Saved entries
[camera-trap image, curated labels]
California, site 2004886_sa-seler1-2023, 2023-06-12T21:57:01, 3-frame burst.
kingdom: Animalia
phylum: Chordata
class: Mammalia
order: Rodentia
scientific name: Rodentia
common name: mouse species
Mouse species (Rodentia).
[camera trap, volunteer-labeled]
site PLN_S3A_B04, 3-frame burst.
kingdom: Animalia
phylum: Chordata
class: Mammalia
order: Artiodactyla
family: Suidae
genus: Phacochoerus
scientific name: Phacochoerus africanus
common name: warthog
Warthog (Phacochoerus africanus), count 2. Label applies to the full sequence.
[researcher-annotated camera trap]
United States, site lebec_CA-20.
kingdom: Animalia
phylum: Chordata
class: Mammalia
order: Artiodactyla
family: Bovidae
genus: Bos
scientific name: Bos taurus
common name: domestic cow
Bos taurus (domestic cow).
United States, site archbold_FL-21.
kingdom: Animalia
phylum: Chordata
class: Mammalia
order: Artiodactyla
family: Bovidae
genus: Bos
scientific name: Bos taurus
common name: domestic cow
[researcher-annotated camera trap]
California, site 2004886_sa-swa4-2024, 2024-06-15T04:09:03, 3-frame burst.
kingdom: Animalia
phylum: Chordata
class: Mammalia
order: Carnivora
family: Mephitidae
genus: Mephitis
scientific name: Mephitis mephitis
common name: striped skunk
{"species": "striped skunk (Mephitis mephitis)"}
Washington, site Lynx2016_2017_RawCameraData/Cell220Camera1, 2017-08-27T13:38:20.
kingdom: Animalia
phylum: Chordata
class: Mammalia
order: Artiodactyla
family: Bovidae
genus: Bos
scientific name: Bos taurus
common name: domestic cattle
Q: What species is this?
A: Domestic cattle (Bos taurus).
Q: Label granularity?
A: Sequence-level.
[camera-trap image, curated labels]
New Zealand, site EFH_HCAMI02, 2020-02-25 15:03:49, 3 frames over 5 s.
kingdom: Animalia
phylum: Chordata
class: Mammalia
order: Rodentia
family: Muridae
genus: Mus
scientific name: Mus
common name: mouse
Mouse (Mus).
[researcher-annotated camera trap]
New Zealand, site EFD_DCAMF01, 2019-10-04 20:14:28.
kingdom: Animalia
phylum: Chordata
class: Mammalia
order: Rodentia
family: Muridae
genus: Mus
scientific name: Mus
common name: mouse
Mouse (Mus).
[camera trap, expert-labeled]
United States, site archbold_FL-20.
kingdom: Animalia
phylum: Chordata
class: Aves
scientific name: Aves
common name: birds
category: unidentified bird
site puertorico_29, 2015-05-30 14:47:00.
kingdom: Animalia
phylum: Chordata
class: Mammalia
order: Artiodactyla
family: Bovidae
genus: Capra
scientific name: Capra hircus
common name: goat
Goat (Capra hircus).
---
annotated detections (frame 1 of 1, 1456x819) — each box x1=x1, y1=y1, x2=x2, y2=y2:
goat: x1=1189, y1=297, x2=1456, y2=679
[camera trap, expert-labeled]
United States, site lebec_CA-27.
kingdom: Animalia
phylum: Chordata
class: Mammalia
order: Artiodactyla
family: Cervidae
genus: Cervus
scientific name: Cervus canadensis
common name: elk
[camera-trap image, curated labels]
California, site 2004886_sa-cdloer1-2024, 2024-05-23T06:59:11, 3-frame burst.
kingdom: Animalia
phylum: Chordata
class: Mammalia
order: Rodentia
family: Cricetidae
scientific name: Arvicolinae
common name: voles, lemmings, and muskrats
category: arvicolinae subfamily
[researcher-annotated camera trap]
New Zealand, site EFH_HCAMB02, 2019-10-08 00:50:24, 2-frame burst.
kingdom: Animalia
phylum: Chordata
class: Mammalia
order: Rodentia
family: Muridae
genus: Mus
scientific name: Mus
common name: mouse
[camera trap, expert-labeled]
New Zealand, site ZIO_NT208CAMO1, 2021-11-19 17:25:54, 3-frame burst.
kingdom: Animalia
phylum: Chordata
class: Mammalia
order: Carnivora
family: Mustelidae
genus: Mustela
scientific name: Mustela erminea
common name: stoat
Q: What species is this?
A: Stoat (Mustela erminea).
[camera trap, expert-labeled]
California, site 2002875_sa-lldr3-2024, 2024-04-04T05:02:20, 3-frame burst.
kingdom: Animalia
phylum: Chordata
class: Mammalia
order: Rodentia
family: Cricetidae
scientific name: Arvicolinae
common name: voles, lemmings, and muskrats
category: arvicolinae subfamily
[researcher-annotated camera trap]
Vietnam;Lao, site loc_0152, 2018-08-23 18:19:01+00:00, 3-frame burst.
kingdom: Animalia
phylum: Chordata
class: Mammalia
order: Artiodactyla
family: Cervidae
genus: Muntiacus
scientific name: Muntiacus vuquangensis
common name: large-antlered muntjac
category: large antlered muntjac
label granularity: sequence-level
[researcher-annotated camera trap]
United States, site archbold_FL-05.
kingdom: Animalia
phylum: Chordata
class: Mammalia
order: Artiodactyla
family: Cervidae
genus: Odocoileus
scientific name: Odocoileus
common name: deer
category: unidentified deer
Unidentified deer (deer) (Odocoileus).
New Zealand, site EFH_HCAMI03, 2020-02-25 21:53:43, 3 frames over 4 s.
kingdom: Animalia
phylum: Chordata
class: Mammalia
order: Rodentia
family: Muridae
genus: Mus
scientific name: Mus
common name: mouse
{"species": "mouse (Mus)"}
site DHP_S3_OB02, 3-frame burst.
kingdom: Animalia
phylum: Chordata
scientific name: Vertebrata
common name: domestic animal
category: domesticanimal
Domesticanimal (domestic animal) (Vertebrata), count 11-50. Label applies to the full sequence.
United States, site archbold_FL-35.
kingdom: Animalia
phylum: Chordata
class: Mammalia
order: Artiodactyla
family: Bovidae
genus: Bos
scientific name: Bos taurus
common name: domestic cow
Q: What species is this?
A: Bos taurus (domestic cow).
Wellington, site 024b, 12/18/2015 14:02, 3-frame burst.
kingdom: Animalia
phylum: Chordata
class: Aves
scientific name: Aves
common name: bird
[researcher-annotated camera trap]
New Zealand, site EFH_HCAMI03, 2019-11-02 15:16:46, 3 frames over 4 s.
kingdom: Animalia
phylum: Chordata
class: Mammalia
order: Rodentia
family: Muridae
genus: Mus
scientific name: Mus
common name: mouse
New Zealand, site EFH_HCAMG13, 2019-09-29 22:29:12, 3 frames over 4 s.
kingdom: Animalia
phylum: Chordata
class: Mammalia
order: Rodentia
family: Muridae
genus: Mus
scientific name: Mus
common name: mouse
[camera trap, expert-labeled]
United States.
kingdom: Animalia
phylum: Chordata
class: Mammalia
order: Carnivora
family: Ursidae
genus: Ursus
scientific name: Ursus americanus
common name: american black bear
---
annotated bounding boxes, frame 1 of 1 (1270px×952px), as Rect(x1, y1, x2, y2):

Your objective: Take the entries above and return all of them exactly.

Result for this exercise:
[camera-trap image, curated labels]
California, site 2004886_sa-seler1-2023, 2023-06-12T21:57:01, 3-frame burst.
kingdom: Animalia
phylum: Chordata
class: Mammalia
order: Rodentia
scientific name: Rodentia
common name: mouse species
Mouse species (Rodentia).
[camera trap, volunteer-labeled]
site PLN_S3A_B04, 3-frame burst.
kingdom: Animalia
phylum: Chordata
class: Mammalia
order: Artiodactyla
family: Suidae
genus: Phacochoerus
scientific name: Phacochoerus africanus
common name: warthog
Warthog (Phacochoerus africanus), count 2. Label applies to the full sequence.
[researcher-annotated camera trap]
United States, site lebec_CA-20.
kingdom: Animalia
phylum: Chordata
class: Mammalia
order: Artiodactyla
family: Bovidae
genus: Bos
scientific name: Bos taurus
common name: domestic cow
Bos taurus (domestic cow).
United States, site archbold_FL-21.
kingdom: Animalia
phylum: Chordata
class: Mammalia
order: Artiodactyla
family: Bovidae
genus: Bos
scientific name: Bos taurus
common name: domestic cow
[researcher-annotated camera trap]
California, site 2004886_sa-swa4-2024, 2024-06-15T04:09:03, 3-frame burst.
kingdom: Animalia
phylum: Chordata
class: Mammalia
order: Carnivora
family: Mephitidae
genus: Mephitis
scientific name: Mephitis mephitis
common name: striped skunk
{"species": "striped skunk (Mephitis mephitis)"}
Washington, site Lynx2016_2017_RawCameraData/Cell220Camera1, 2017-08-27T13:38:20.
kingdom: Animalia
phylum: Chordata
class: Mammalia
order: Artiodactyla
family: Bovidae
genus: Bos
scientific name: Bos taurus
common name: domestic cattle
Q: What species is this?
A: Domestic cattle (Bos taurus).
Q: Label granularity?
A: Sequence-level.
[camera-trap image, curated labels]
New Zealand, site EFH_HCAMI02, 2020-02-25 15:03:49, 3 frames over 5 s.
kingdom: Animalia
phylum: Chordata
class: Mammalia
order: Rodentia
family: Muridae
genus: Mus
scientific name: Mus
common name: mouse
Mouse (Mus).
[researcher-annotated camera trap]
New Zealand, site EFD_DCAMF01, 2019-10-04 20:14:28.
kingdom: Animalia
phylum: Chordata
class: Mammalia
order: Rodentia
family: Muridae
genus: Mus
scientific name: Mus
common name: mouse
Mouse (Mus).
[camera trap, expert-labeled]
United States, site archbold_FL-20.
kingdom: Animalia
phylum: Chordata
class: Aves
scientific name: Aves
common name: birds
category: unidentified bird
site puertorico_29, 2015-05-30 14:47:00.
kingdom: Animalia
phylum: Chordata
class: Mammalia
order: Artiodactyla
family: Bovidae
genus: Capra
scientific name: Capra hircus
common name: goat
Goat (Capra hircus).
---
annotated detections (frame 1 of 1, 1456x819) — each box x1=x1, y1=y1, x2=x2, y2=y2:
goat: x1=1189, y1=297, x2=1456, y2=679
[camera trap, expert-labeled]
United States, site lebec_CA-27.
kingdom: Animalia
phylum: Chordata
class: Mammalia
order: Artiodactyla
family: Cervidae
genus: Cervus
scientific name: Cervus canadensis
common name: elk
[camera-trap image, curated labels]
California, site 2004886_sa-cdloer1-2024, 2024-05-23T06:59:11, 3-frame burst.
kingdom: Animalia
phylum: Chordata
class: Mammalia
order: Rodentia
family: Cricetidae
scientific name: Arvicolinae
common name: voles, lemmings, and muskrats
category: arvicolinae subfamily
[researcher-annotated camera trap]
New Zealand, site EFH_HCAMB02, 2019-10-08 00:50:24, 2-frame burst.
kingdom: Animalia
phylum: Chordata
class: Mammalia
order: Rodentia
family: Muridae
genus: Mus
scientific name: Mus
common name: mouse
[camera trap, expert-labeled]
New Zealand, site ZIO_NT208CAMO1, 2021-11-19 17:25:54, 3-frame burst.
kingdom: Animalia
phylum: Chordata
class: Mammalia
order: Carnivora
family: Mustelidae
genus: Mustela
scientific name: Mustela erminea
common name: stoat
Q: What species is this?
A: Stoat (Mustela erminea).
[camera trap, expert-labeled]
California, site 2002875_sa-lldr3-2024, 2024-04-04T05:02:20, 3-frame burst.
kingdom: Animalia
phylum: Chordata
class: Mammalia
order: Rodentia
family: Cricetidae
scientific name: Arvicolinae
common name: voles, lemmings, and muskrats
category: arvicolinae subfamily
[researcher-annotated camera trap]
Vietnam;Lao, site loc_0152, 2018-08-23 18:19:01+00:00, 3-frame burst.
kingdom: Animalia
phylum: Chordata
class: Mammalia
order: Artiodactyla
family: Cervidae
genus: Muntiacus
scientific name: Muntiacus vuquangensis
common name: large-antlered muntjac
category: large antlered muntjac
label granularity: sequence-level
[researcher-annotated camera trap]
United States, site archbold_FL-05.
kingdom: Animalia
phylum: Chordata
class: Mammalia
order: Artiodactyla
family: Cervidae
genus: Odocoileus
scientific name: Odocoileus
common name: deer
category: unidentified deer
Unidentified deer (deer) (Odocoileus).
New Zealand, site EFH_HCAMI03, 2020-02-25 21:53:43, 3 frames over 4 s.
kingdom: Animalia
phylum: Chordata
class: Mammalia
order: Rodentia
family: Muridae
genus: Mus
scientific name: Mus
common name: mouse
{"species": "mouse (Mus)"}
site DHP_S3_OB02, 3-frame burst.
kingdom: Animalia
phylum: Chordata
scientific name: Vertebrata
common name: domestic animal
category: domesticanimal
Domesticanimal (domestic animal) (Vertebrata), count 11-50. Label applies to the full sequence.
United States, site archbold_FL-35.
kingdom: Animalia
phylum: Chordata
class: Mammalia
order: Artiodactyla
family: Bovidae
genus: Bos
scientific name: Bos taurus
common name: domestic cow
Q: What species is this?
A: Bos taurus (domestic cow).
Wellington, site 024b, 12/18/2015 14:02, 3-frame burst.
kingdom: Animalia
phylum: Chordata
class: Aves
scientific name: Aves
common name: bird
[researcher-annotated camera trap]
New Zealand, site EFH_HCAMI03, 2019-11-02 15:16:46, 3 frames over 4 s.
kingdom: Animalia
phylum: Chordata
class: Mammalia
order: Rodentia
family: Muridae
genus: Mus
scientific name: Mus
common name: mouse
New Zealand, site EFH_HCAMG13, 2019-09-29 22:29:12, 3 frames over 4 s.
kingdom: Animalia
phylum: Chordata
class: Mammalia
order: Rodentia
family: Muridae
genus: Mus
scientific name: Mus
common name: mouse
[camera trap, expert-labeled]
United States.
kingdom: Animalia
phylum: Chordata
class: Mammalia
order: Carnivora
family: Ursidae
genus: Ursus
scientific name: Ursus americanus
common name: american black bear
---
annotated bounding boxes, frame 1 of 1 (1270px×952px), as Rect(x1, y1, x2, y2):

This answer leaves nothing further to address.